# Harman Accentra Pros And Cons



## jpscroller (Aug 20, 2016)

I am looking at purchasing the Harman Accentra freestanding pellet stove. We have a well insulated 1500 square feet downstairs and about 700 sf upstairs where no one lives. Kids have moved out so no need to heat and cool that. We looked at XXV but really like the modern look of the accentra. Not really looking to use it as only heat source. We have central heat (gas) but would like it to heat the space when in use. Any thoughts on this stove. Research seems to show it is harder to clean than other Harman stoves, noisier, igniters go out. True or not?  Any help is appreciated. 

Jeff


----------



## Peterfield (Aug 20, 2016)

jpscroller said:


> I am looking at purchasing the Harman Accentra freestanding pellet stove. We have a well insulated 1500 square feet downstairs and about 700 sf upstairs where no one lives. Kids have moved out so no need to heat and cool that. We looked at XXV but really like the modern look of the accentra. Not really looking to use it as only heat source. We have central heat (gas) but would like it to heat the space when in use. Any thoughts on this stove. Research seems to show it is harder to clean than other Harman stoves, noisier, igniters go out. True or not?  Any help is appreciated.
> 
> Jeff



The Accentra is a workhorse and is not as picky about what pellets you use.   The new ones have been redesigned and are easier to clean so that shouldn't be a problem.  No noisier than many others but they all make some noise.  Ignitor is easy to replace although haven't had to yet.  Even if that fails, you can easily light the stove manually.


----------



## JimD (Aug 28, 2016)

Absolutely love our Accentra...not a problem! And runs so nice..... we run it 24 7 during the winter

Sent from my SM-G935V using Tapatalk


----------



## dozerdean (Aug 30, 2016)

jpscroller said:


> I am looking at purchasing the Harman Accentra freestanding pellet stove. We have a well insulated 1500 square feet downstairs and about 700 sf upstairs where no one lives. Kids have moved out so no need to heat and cool that. We looked at XXV but really like the modern look of the accentra. Not really looking to use it as only heat source. We have central heat (gas) but would like it to heat the space when in use. Any thoughts on this stove. Research seems to show it is harder to clean than other Harman stoves, noisier, igniters go out. True or not?  Any help is appreciated.
> 
> Jeff


Nice stove! We have one & it is very quite. Does a great job of heating!! And we have 1200 sq ft.Not that bad to clean. You can go day's without touching the burn pot. Just remember to put pellets in the hopper.


----------



## smwilliamson (Sep 27, 2016)

Check out their new Allure50


----------



## jpscroller (Sep 28, 2016)

smwilliamson said:


> Check out their new Allure50


The Allure50 does look neat.  We have an installation scheduled for the Accentra next week, but I am considering changing that to the Allure50.  My wife just liked the look of the Accentra and I think she will like the Allure.  I was a little concerned that the Accentra would be big enough for us.  I have a two story, with no one living in the upstairs (kids gone now) and we have 1750 square feet downstairs with a pretty open concept.  I know the heat will rise to the upstairs but that stairwell is on the opposite side of house from where the stove will be.  My main concern is that the 1750 sf can be heated without being run out of the room we are in.  Stove will be in living/TV room with three openings to kitchen, entryway, and hallway.

Complete the following
1. List the usernames of everyone who posted in the Harman Accentra thread above.
2. Rewrite the reply in the Harman Accentra thread that begins "The Accentra is a workhorse" as a short bulleted list that keeps its main points.
3. Using the Harman Accentra thread, decide whether each statement agrees with it. Answer yes or no, and quote the words that decide it.
(a) jpscroller intends to use the stove as the home's only heat source.
(b) dozerdean's home is 1200 square feet.
(c) Peterfield has already had to replace the ignitor.

Available data
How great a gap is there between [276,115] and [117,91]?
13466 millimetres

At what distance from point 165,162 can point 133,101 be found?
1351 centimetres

Solutions in order
1. jpscroller, Peterfield, JimD, dozerdean, smwilliamson

2.
- A workhorse that is not picky about pellets
- Newer models redesigned to be easier to clean
- No noisier than many other stoves, though all make some noise
- Ignitor is easy to replace (not yet needed)
- Stove can be lit manually if the ignitor fails

3.
(a) No: "Not really looking to use it as only heat source."
(b) Yes: "And we have 1200 sq ft."
(c) No: "Ignitor is easy to replace although haven't had to yet."